Coordination Development/Improvement:

After completing the assessment the subcommittee will develop recommendations designed to achieve, a smooth “one-stop” approach to energy efficiency projects. Tasks will include:

  • Developing a plan to address any major gaps in the consumer/market sectors.
  • Mapping out a clear, simple process that service providers can implement and consumers can follow to quickly and easily make energy efficiency improvements in their buildings.
  • Developing recommendations for integrating delivery of thermal energy efficiency with increased use of renewables for heating (such as biomass and geothermal systems).
  • Developing an outreach/coordination plan to ensure ongoing coordination between programs and energy service providers.
  • Designating a central location, through a coordinated website perhaps, to be the statewide repository for information and advice on all programs/services available in the state.

 

Energy Service Provider Subcommittee

This subcommittee will focus on building and improving energy service providers/companies capacity and knowledge.  Tasks will include:

  • Developing an Outreach and Training Plan: to ensure that information and adequate training is being provided to energy service providers in a timely, ongoing fashion.

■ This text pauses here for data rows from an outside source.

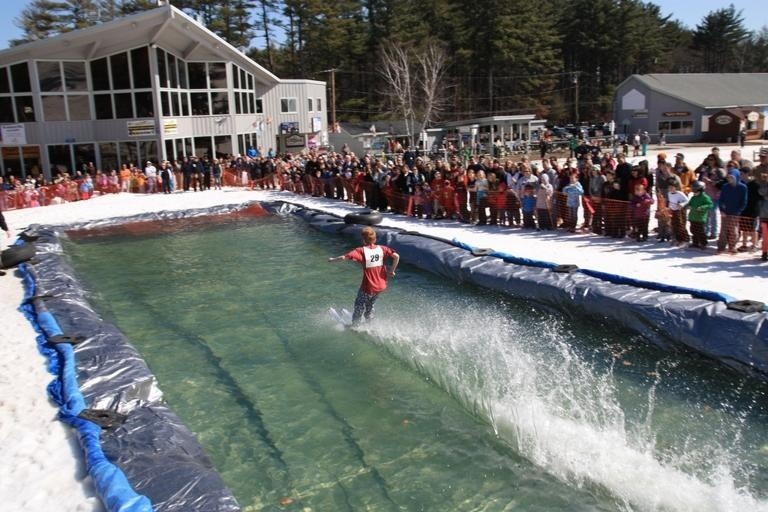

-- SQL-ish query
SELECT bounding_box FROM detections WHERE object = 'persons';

[641,132,650,156]
[448,142,454,153]
[740,131,746,147]
[341,143,351,155]
[632,134,640,156]
[539,139,546,159]
[0,148,285,211]
[329,226,401,328]
[387,138,402,154]
[623,136,629,155]
[654,147,766,258]
[570,136,579,159]
[611,139,619,159]
[286,143,653,242]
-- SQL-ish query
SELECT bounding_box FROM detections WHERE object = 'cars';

  • Assess how current and potential energy service providers, including local fuel dealers, can best be encouraged to fully participate in existing thermal efficiency programs/incentives. 
  • Assess what contractors, fuel dealers, and other small business or self employed Vermonters need to be able to offer efficiency home improvement services and to adequately increase the pace of completed energy efficiency projects (training in whole building performance services, business planning, sales and marketing skills, etc.).
  • Identify areas of the state lacking effective programs or an adequate number of service providers and develop a plan to build that capacity where needed.

 

Financing and Funding Subcommittee

This subcommittee will make recommendations regarding the level of money needed to achieve the state’s thermal efficiency goals and will identify financing mechanisms and funding sources to get us there.  This subcommittee may divide into Residential and Commercial subgroups.  Tasks will include:

  • Considering the mix of funding vs. financing needs for various fuel types and market segments, e.g., low, moderate, high-income, institutional, renters.
  • Exploring potential financing mechanisms, recommend and prioritize which ones should be pursued, and create a plan for doing so, including:
    • Utility On-bill Financing
    • Energy-Efficient Mortgages
    • Property-Assessed Clean Energy (PACE) Districts
    • Public-Purpose Energy Savings Company 
  • Investigating other private financing options 
  • Identifying all current and possible funding sources, including any and all taxes, and recommend what sources should be pursued and at what level, balanced with financing options.
  • Investigating steps necessary to better incorporate a buildings’ efficacy into traditional lending considerations.

 

Planning and Measurement Subcommittee

This subcommittee will recommend systems to measure progress; track results and benefits; and develop interim benchmarks and a roadmap, to meet the state’s building efficiency goals.  Tasks will include:

  • Assessing where Vermont currently stands relative to the statutory goals for improving the energy efficiency of Vermont homes and other buildings (including non-program participants).
  • Assessing the relationship between electric and thermal efficiency measures to ascertain electric savings gained from implementing thermal efficiency measures and vice versa.
  • Developing a tracking process to ensure the state will have an accurate count of how many buildings have been improved and an accurate picture of the extent and cost/benefits of those improvements (including non-program participants).
  • Recommending a designated entity to be responsible for measuring progress and making the information publicly available.
  • Developing a timeline, which includes interim benchmarks, for meeting the state’s building efficiency goals.
  • Coordinating the findings from the other subcommittees to draft a roadmap to meeting the state’s building efficiency goals.